--- Data for the task ---
*** Begin section ***

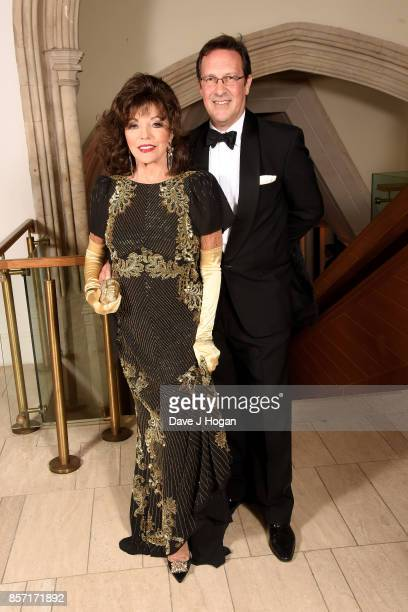 Dame Joan Collins and Percy Gibson attend the BFI Luminous Fundraising Gala at The Guildhall on October 3 2017 in London England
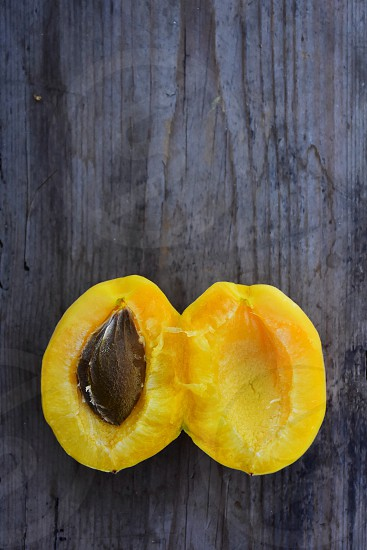yellow peach with black seed sliced into 2 halves on black wooden surface photo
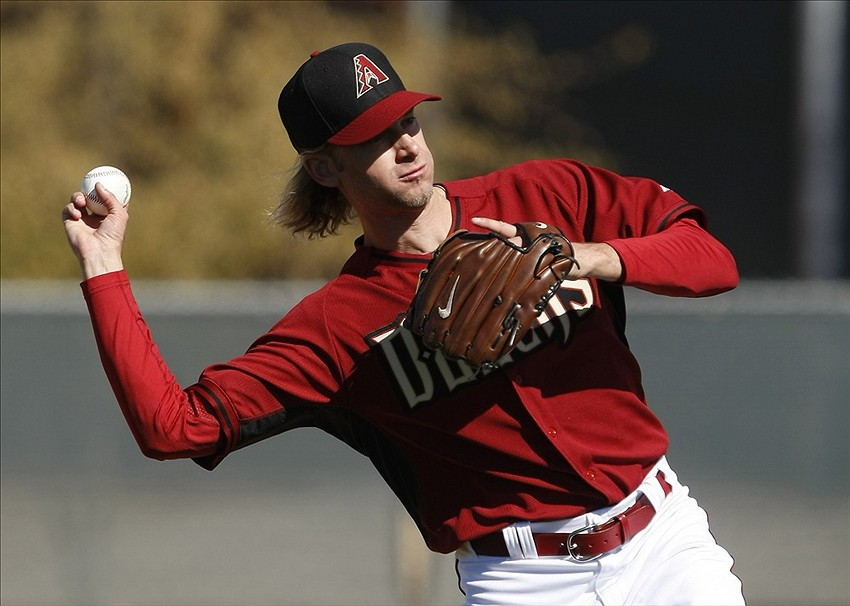 Feb 12, 2014; Scottsdale, AZ, USA; Arizona Diamondbacks pitcher Bronson Arroyo (61) throws home during camp at Salt River Fields. Mandatory Credit: Rick Scuteri-USA TODAY Sports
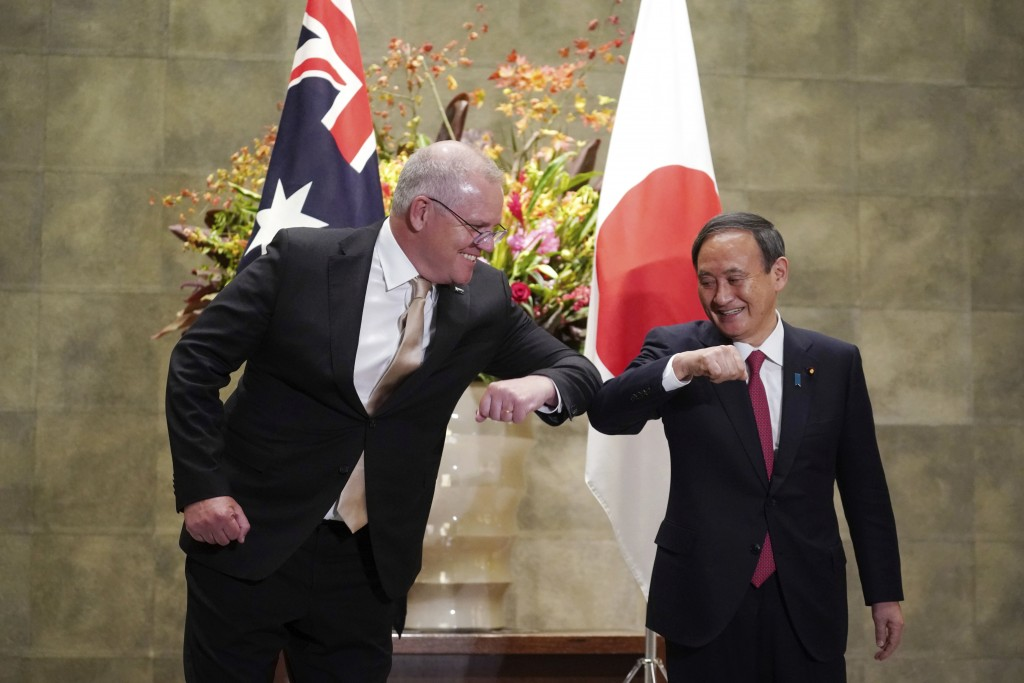 Australian Prime Minister Scott Morrison, left, and Japanese Prime Minister Yoshihide Suga bump elbows to greet prior to the official welcome ceremony...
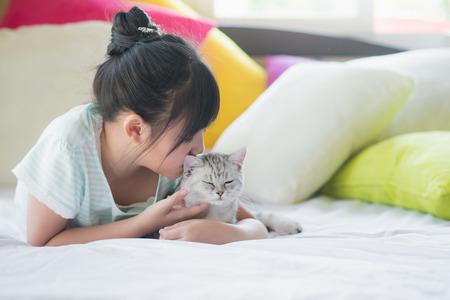 Beautiful asian girl kissing american shorthair cat on the bed Stock fotó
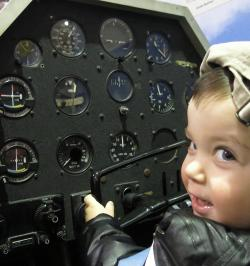 A child pretends to pilot a plane at the Glenn H Curtiss Museum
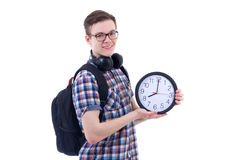 Portrait of handsome teenage boy with backpack and office clock Stock Photography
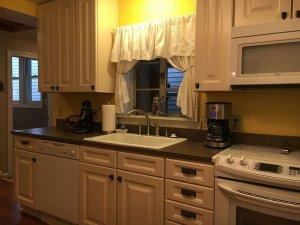 Kitchen sink next to cabinets in kitchen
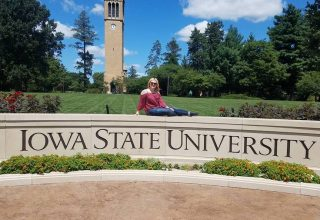 Student sitting in front of campanile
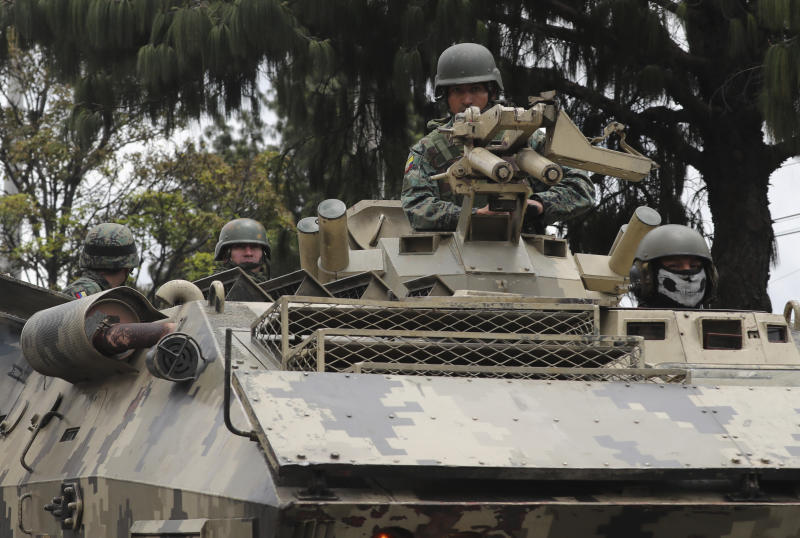 Soldiers in a fast-moving convoy ride in an armored vehicle during a 24-hour military curfew after violent protests across Quito, Ecuador, Sunday, Oct. 13, 2019. The government and indigenous protesters planned to begin negotiations aimed at defusing more than a week of demonstrations against a plan to remove fuel subsidies as part of an International Monetary Fund austerity package. (AP Photo/Dolores Ochoa)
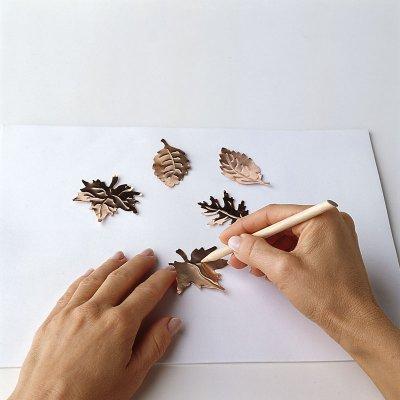 Emboss leaf veins using a blunt-tip stylus.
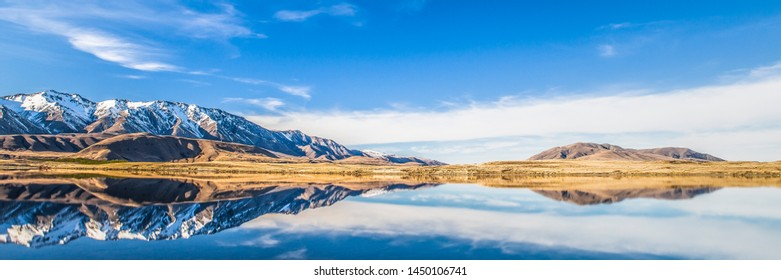 Mountain Lake Panorama Landscape Snow Capped Peaks Reflection On Water, Wide Scenic View Of Nature In New Zealand National Park, Tourism Travel Destination Near Christchurch Canterbury, South Island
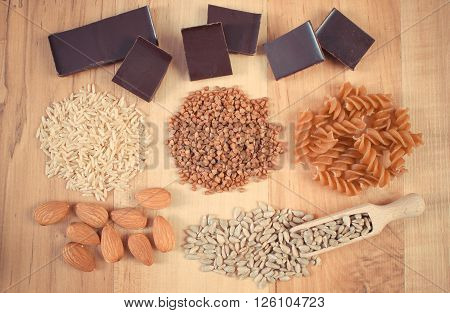 Vintage photo  Natural ingredients and products containing magnesium and dietary fiber healthy food and nutrition wholemeal pasta buckwheat brown rice sunflower almonds chocolate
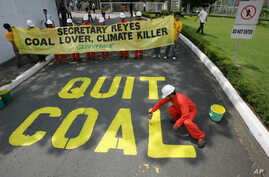 "FILE - Activists from the environmentalist group Greenpeace paint the words ""Quit Coal"" on the driveway of the Department of Energy at Manila's Taguig city Tuesday June 3, 2008 in another protest urging the Philippine Government to stop building and ..."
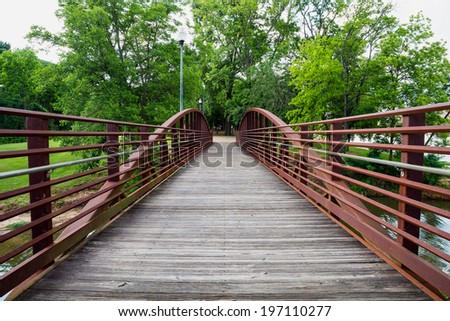 Walking bridge in park on riverfront in Columbus, Georgia - stock photo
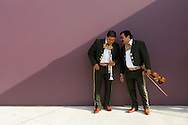 """Mercedes, TX - 26 Mar 2008 <br /> Mariachis crack a joke while waiting to perform """"La Negra"""" on Wednesday morning at an opening ceremony for phase 2 of the Rio Grande Valley Outlets in Mercedes."""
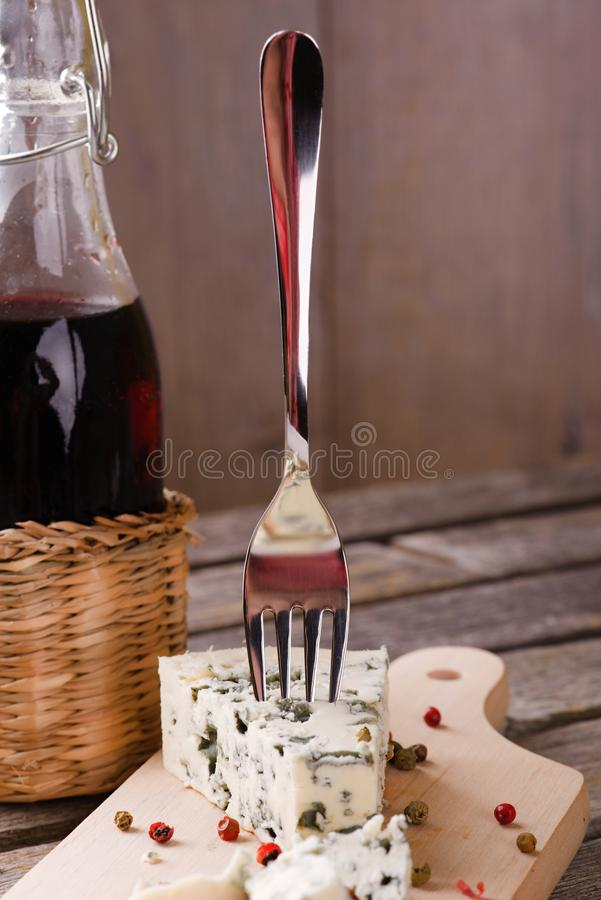 Blue cheese with single fork next to red wine stock photos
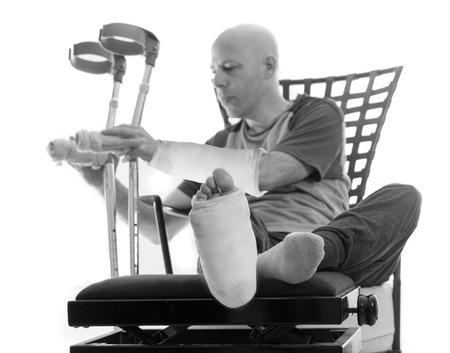fibra de vidrio: El hombre joven después de un accidente grave con fractura de tobillo y la muñeca y yeso y fibra de vidrio arroja sobre su pierna y el brazo, dejando las muletas después de estar sentado en un sofá (blanco y negro) Foto de archivo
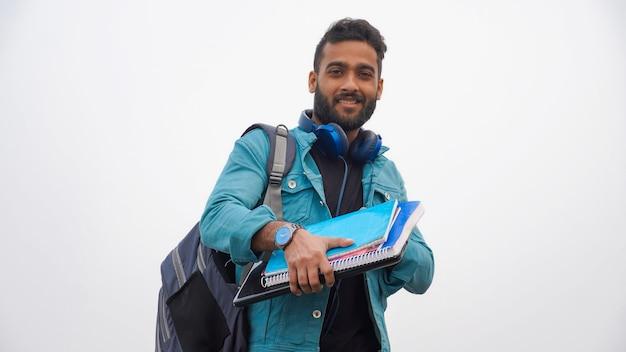 Jeune garçon avec des cahiers sur blanc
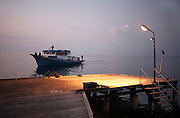 Setting off at dawn from a jetty to fish for Yellow Fin Tuna aboard a traditional dhoni fishing boat on the Indian Ocean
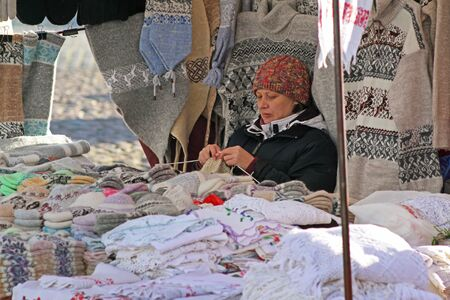 Vyborg, Russia - October 19, 2013: Woman seller sits and knits wool products for sale on the Market Square in the center of Vyborg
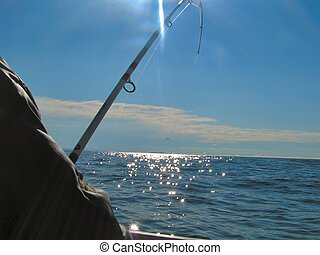 Deep sea fishing - a man is deep sea fishing for cod off of...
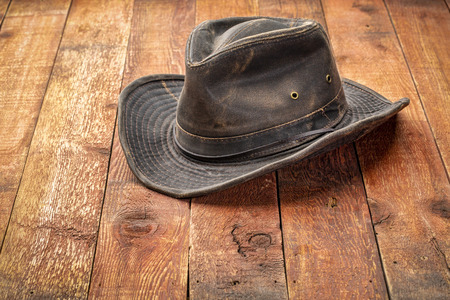 Weathered outback hat on rustic red barn wood Stock Photo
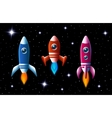 Three brightly colored rockets in outer space vector image vector image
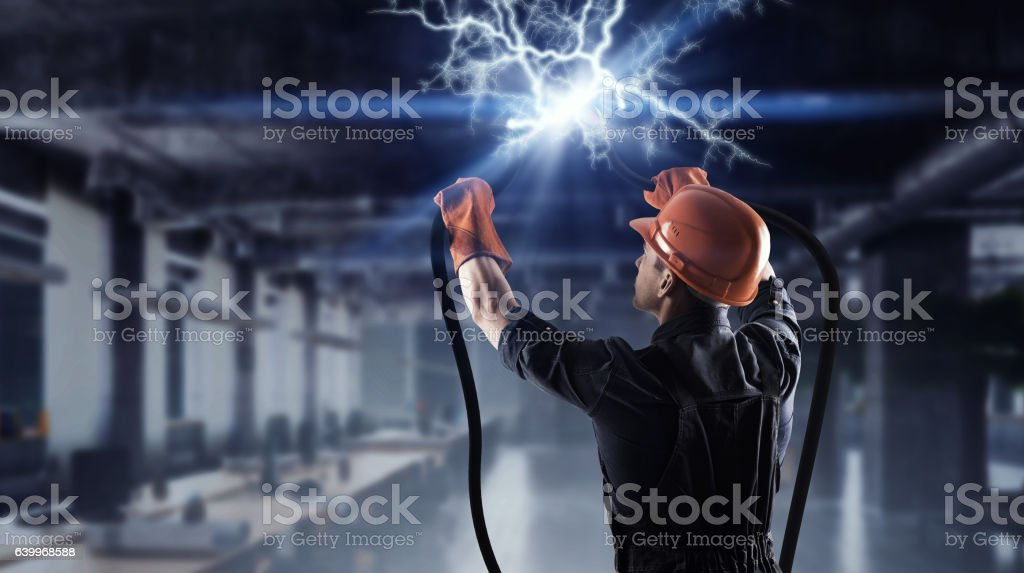 Electrician connecting cable . Mixed media stock photo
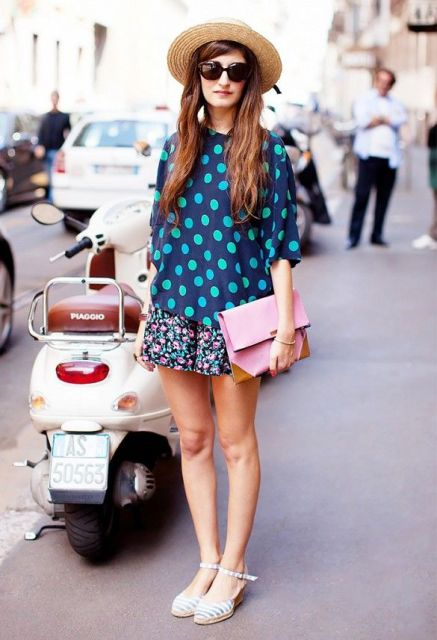 With polka dot shirt, wide brim hat, floral shorts and striped shoes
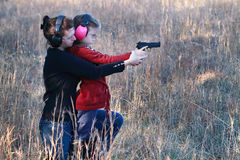 Mom and Daughter Practicing Shooting stock image
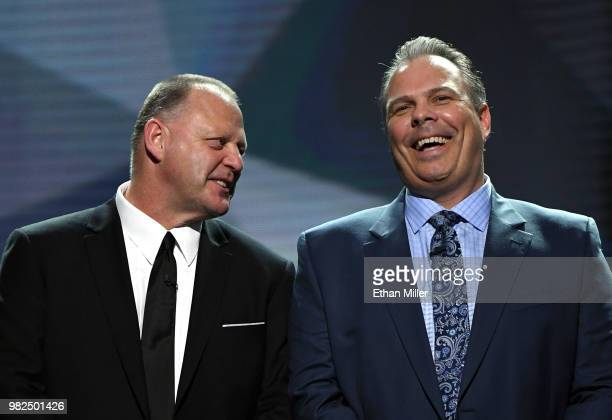 Head coach Gerard Gallant of the Vegas Golden Knights and general manager Kevin Cheveldayoff of the Winnipeg Jets share a laugh onstage before the...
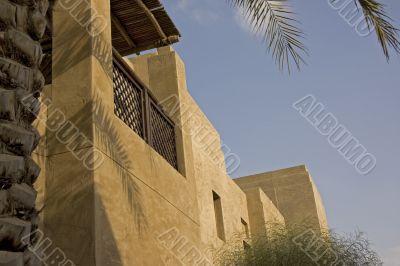 An arabic house balcony shaded by palm trees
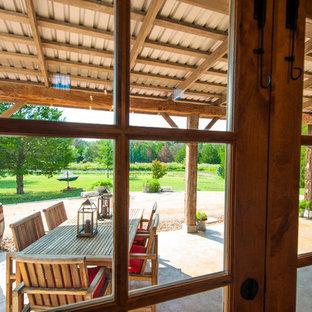 Immagine di un patio o portico tradizionale con un tetto a sbalzo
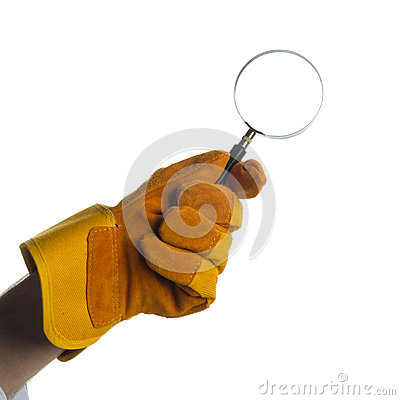 Glove holding a magnifying glass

*** End section ***

Transcribe the entries above verbatim, omitting their pictures.

--- Expected answer ---
 Dame Joan Collins and Percy Gibson attend the BFI Luminous Fundraising Gala at The Guildhall on October 3 2017 in London England
yellow peach with black seed sliced into 2 halves on black wooden surface photo
 Feb 12, 2014; Scottsdale, AZ, USA; Arizona Diamondbacks pitcher Bronson Arroyo (61) throws home during camp at Salt River Fields. Mandatory Credit: Rick Scuteri-USA TODAY Sports
 Australian Prime Minister Scott Morrison, left, and Japanese Prime Minister Yoshihide Suga bump elbows to greet prior to the official welcome ceremony...
 Beautiful asian girl kissing american shorthair cat on the bed Stock fotó
 A child pretends to pilot a plane at the Glenn H Curtiss Museum
 Portrait of handsome teenage boy with backpack and office clock Stock Photography
 Kitchen sink next to cabinets in kitchen
 Student sitting in front of campanile
 Soldiers in a fast-moving convoy ride in an armored vehicle during a 24-hour military curfew after violent protests across Quito, Ecuador, Sunday, Oct. 13, 2019. The government and indigenous protesters planned to begin negotiations aimed at defusing more than a week of demonstrations against a plan to remove fuel subsidies as part of an International Monetary Fund austerity package. (AP Photo/Dolores Ochoa)
 Emboss leaf veins using a blunt-tip stylus.
 Mountain Lake Panorama Landscape Snow Capped Peaks Reflection On Water, Wide Scenic View Of Nature In New Zealand National Park, Tourism Travel Destination Near Christchurch Canterbury, South Island
 Vintage photo  Natural ingredients and products containing magnesium and dietary fiber healthy food and nutrition wholemeal pasta buckwheat brown rice sunflower almonds chocolate
 "FILE - Activists from the environmentalist group Greenpeace paint the words ""Quit Coal"" on the driveway of the Department of Energy at Manila's Taguig city Tuesday June 3, 2008 in another protest urging the Philippine Government to stop building and ..."
 Walking bridge in park on riverfront in Columbus, Georgia - stock photo
 """Mercedes, TX - 26 Mar 2008 <br /> Mariachis crack a joke while waiting to perform """"La Negra"""" on Wednesday morning at an opening ceremony for phase 2 of the Rio Grande Valley Outlets in Mercedes."""
 Blue cheese with single fork next to red wine stock photos
fibra de vidrio: El hombre joven después de un accidente grave con fractura de tobillo y la muñeca y yeso y fibra de vidrio arroja sobre su pierna y el brazo, dejando las muletas después de estar sentado en un sofá (blanco y negro) Foto de archivo
 Jeune garçon avec des cahiers sur blanc
 Setting off at dawn from a jetty to fish for Yellow Fin Tuna aboard a traditional dhoni fishing boat on the Indian Ocean
 Vyborg, Russia - October 19, 2013: Woman seller sits and knits wool products for sale on the Market Square in the center of Vyborg
 Deep sea fishing - a man is deep sea fishing for cod off of...
 Weathered outback hat on rustic red barn wood Stock Photo
 Three brightly colored rockets in outer space vector image vector image
 Electrician connecting cable . Mixed media stock photo
 With polka dot shirt, wide brim hat, floral shorts and striped shoes
 Mom and Daughter Practicing Shooting stock image
 Head coach Gerard Gallant of the Vegas Golden Knights and general manager Kevin Cheveldayoff of the Winnipeg Jets share a laugh onstage before the...
 An arabic house balcony shaded by palm trees
 Immagine di un patio o portico tradizionale con un tetto a sbalzo
 Glove holding a magnifying glass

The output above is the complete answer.